Dom\XMLDocument::C14N() emits duplicate xmlns declarations after setAttributeNS() on element with default namespace #21548
Description
Description
Dom\XMLDocument::C14N() produces duplicate xmlns prefix declarations after calling setAttributeNS() to add a prefixed xmlns attribute on an element that already has a default xmlns and at least one non-xmlns attribute.
The saveXML() output is correct; only C14N() is affected.
Reproducer: https://3v4l.org/dDYik#v8.5.3
<?php
echo "PHP " . PHP_VERSION . PHP_EOL;
echo "libxml " . LIBXML_DOTTED_VERSION . PHP_EOL . PHP_EOL;
$doc = Dom\XMLDocument::createFromString('<root xmlns="urn:a" attr="val"/>');
$doc->documentElement->setAttributeNS("http://www.w3.org/2000/xmlns/", "xmlns:ns1", "urn:a");
echo "saveXML: " . trim($doc->saveXML()) . PHP_EOL;
echo "C14N: " . $doc->C14N() . PHP_EOL;
// saveXML (correct):
// <root xmlns="urn:a" attr="val" xmlns:ns1="urn:a"/>
//
// C14N (BUGGY - xmlns:ns1 appears TWICE):
// <root xmlns="urn:a" xmlns:ns1="urn:a" attr="val" xmlns:ns1="urn:a"></root>Confirmed on 3v4l.org with PHP 8.5.3 / libxml 2.9.14.
Conditions
All three conditions must be met for the bug to trigger:
- Element has a default xmlns (
xmlns="...") - Element has at least one non-xmlns attribute (e.g.
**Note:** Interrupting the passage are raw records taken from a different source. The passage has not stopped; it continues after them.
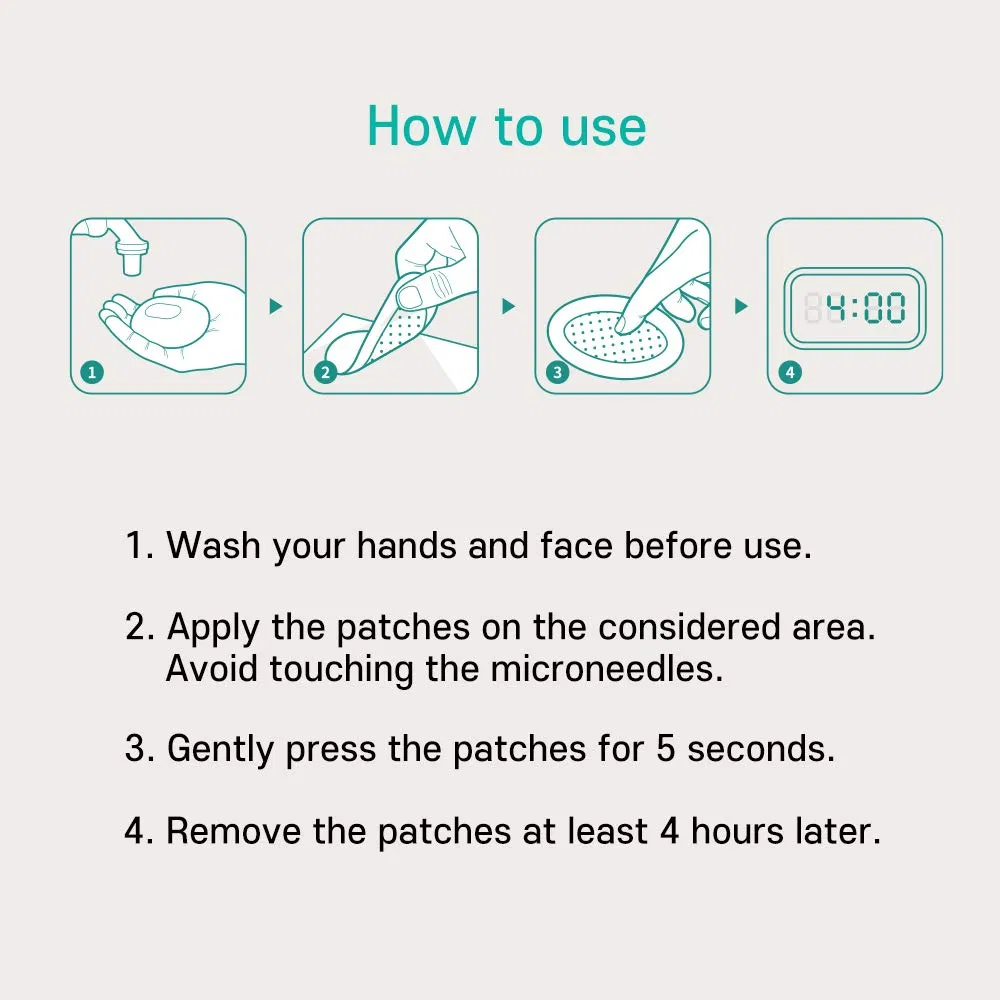 How to use

1

2

3

4:00

4

1. Wash your hands and face before use.

2. Apply the patches on the considered area. Avoid touching the microneedles.

3. Gently press the patches for 5 seconds.

4. Remove the patches at least 4 hours later.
attr="val") setAttributeNS()adds a prefixed xmlns pointing to the same URI as the default xmlns
Removing any of these conditions produces correct C14N output. Element::rename() is NOT required.
Secondary issue: parsing the invalid C14N output
Attempting to parse the invalid C14N output with createFromString() correctly throws a DOMException on 3v4l.org ("Attribute xmlns:ns1 redefined"). However, this behavior appears to be very machine-dependent. In some environments (Docker docphpro/php84, GitHub Actions Ubuntu 24.04), parsing this same invalid output instead hangs indefinitely or crashes with memory corruption:
free(): double free detected in tcache 2
or:
munmap_chunk(): invalid pointer
This means the impact ranges from a catchable exception to a hard process crash depending on the environment.
Real-world impact
The comparable() configurator in veewee/xml calls optimize_namespaces() (which uses setAttributeNS + Element::rename) followed by canonicalize() (which calls C14N()). The invalid C14N output causes createFromString() to fail, breaking test suites that compare XML documents. On GitHub Actions (Ubuntu 24.04), this manifests as tests hanging until timeout.
Workaround: round-trip through saveXML() / createFromString() before calling C14N() to normalize namespace declarations. See veewee/xml#101 for an example.
Related
- Dom\XMLDocument::C14N() drops namespace declarations on DOM-built documents #21544 (C14N drops namespace declarations on DOM-built documents)
- Work around C14N duplicate xmlns bug on libxml 2.9.14 veewee/xml#101 (workaround in veewee/xml)
/cc @ndossche
PHP Version
Reproduced on: PHP 8.4.19, PHP 8.5.3, PHP 8.5.4 (all with libxml 2.9.14)
Not reproducible on: PHP 8.4.13 with libxml 2.9.13 (macOS)
Operating System
Ubuntu 24.04 (libxml 2.9.14), also confirmed on 3v4l.org.
Not reproducible on macOS with libxml 2.9.13.